Jaime entró para tomar posesión de su despacho y empezó a abrir cajones y armarios. Había que limpiar papeles, pero antes debería identificar cuáles podían ser valiosos para su misión. Encontró una agenda de White; haría fotocopias antes de devolvérsela.
Al final de la mañana llamó Ricardo.
– ¡Chin, Jaime! Jamás me dijiste que tenías tal preciosidad de secretaria. ¡Qué bribón! ¿Así tratas a los amigos?
– ¡Qué honor, Ricardo! Tú nunca llamas a la oficina. ¿Quieres saber cómo me encuentro, o quizá te interesa la salud de otra persona?
– No te quieras hacer el gracioso, Jaime. Tú sabes por qué llamo.
– ¿Será por Laura? Vaya, eso no acostumbra funcionar así; habitualmente son ellas las que te llaman a ti. ¿Qué pasó?
– Mano, es una chica estupenda y muy especial; lo pasé muy bien ayer noche. Y esta mañana me he levantado pensando en ella. Quiero verla cuanto antes.
– Pues no creo que Laura piense hoy en ti. Habrá dormido pocas horas y parece de mal humor. ¿Hiciste o dijiste algo que la molestara?
– Bueno, nada que deba molestar. La invité a que pasara la noche conmigo. Pero eso es un halago y a ellas les gusta.
– ¡Ah! ¿Crees que le gustó? ¡Serás vanidoso! -dijo Jaime riendo y sintiéndose satisfecho al intuir que Laura había resistido a los legendarios encantos de Ricardo-. Y ella debió de aceptar entusiasmada, ¿verdad?
– Pues dijo que no. Además, no dejó que la besara. Y hasta parece que se molestó. ¿No creerás que se ofendió?
– No lo sé, Ricardo. Yo sólo la conozco profesionalmente y no sé cómo reacciona cuando la invitan a sexo. Ése es tu problema.
– Bueno. Gracias por tu ayuda, amigo. -Sonaba irónico pero de buen humor-. Al menos haz algo por mí. Pásame con ella.
– Que tengas suerte. -Jaime pulsó el botón de transferencia de llamada y marcó el teléfono de Laura.
– Sí. Dime. -Laura había dejado sonar el teléfono varias veces antes de cogerlo.
– Tengo a Ricardo en la línea. Dice que le encantó conocerte ayer y que quiere hablar contigo.
Laura guardó silencio unos segundos; parecía pensar. Luego repuso cortante:
– Dile que tengo mucho trabajo y que ahora no puedo hablar con él.
Jaime recuperó la línea con Ricardo.
– Dice que tiene mucho trabajo y que no puede hablar contigo.

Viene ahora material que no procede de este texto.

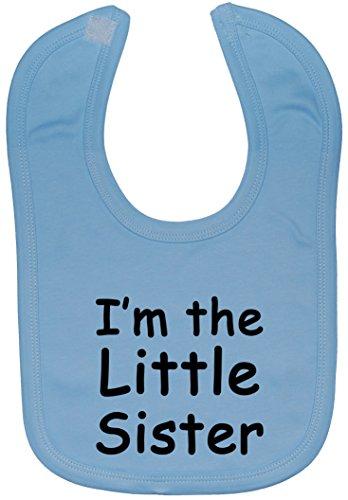 Acce Products i'm The Little Sister Bavoir pour bébé Fixation Velcro 0 à Environ 3 ans - Bleu - Taille unique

– ¡Maldita sea! -exclamó Ricardo-. ¿Tú crees que estará enojada conmigo?
– Será eso. O que no le gustas.
– ¡Eres un chingado mal amigo! Podrías ayudar en lugar de joder. ¡Pregúntale qué le pasa!
– Será mejor que llames mañana. Laura no parece de buen humor hoy. Mañana veré qué puedo hacer por ti. ¿OK?
– Bueno; pero si averiguas algo hoy, me llamas. ¿De acuerdo?
– De acuerdo, Ricardo. Hasta luego.
Jaime sonrió; no podía evitarlo. Parecía que Ricardo tomaba hoy un poco de su propia medicina. Lo tenía merecido. Y no le daba pena alguna.
– El señor Beck -anunció Laura a través del teléfono.
Al consultar su reloj Jaime vio que eran ya las cuatro y media de la tarde; el agente del FBI llegaba puntual.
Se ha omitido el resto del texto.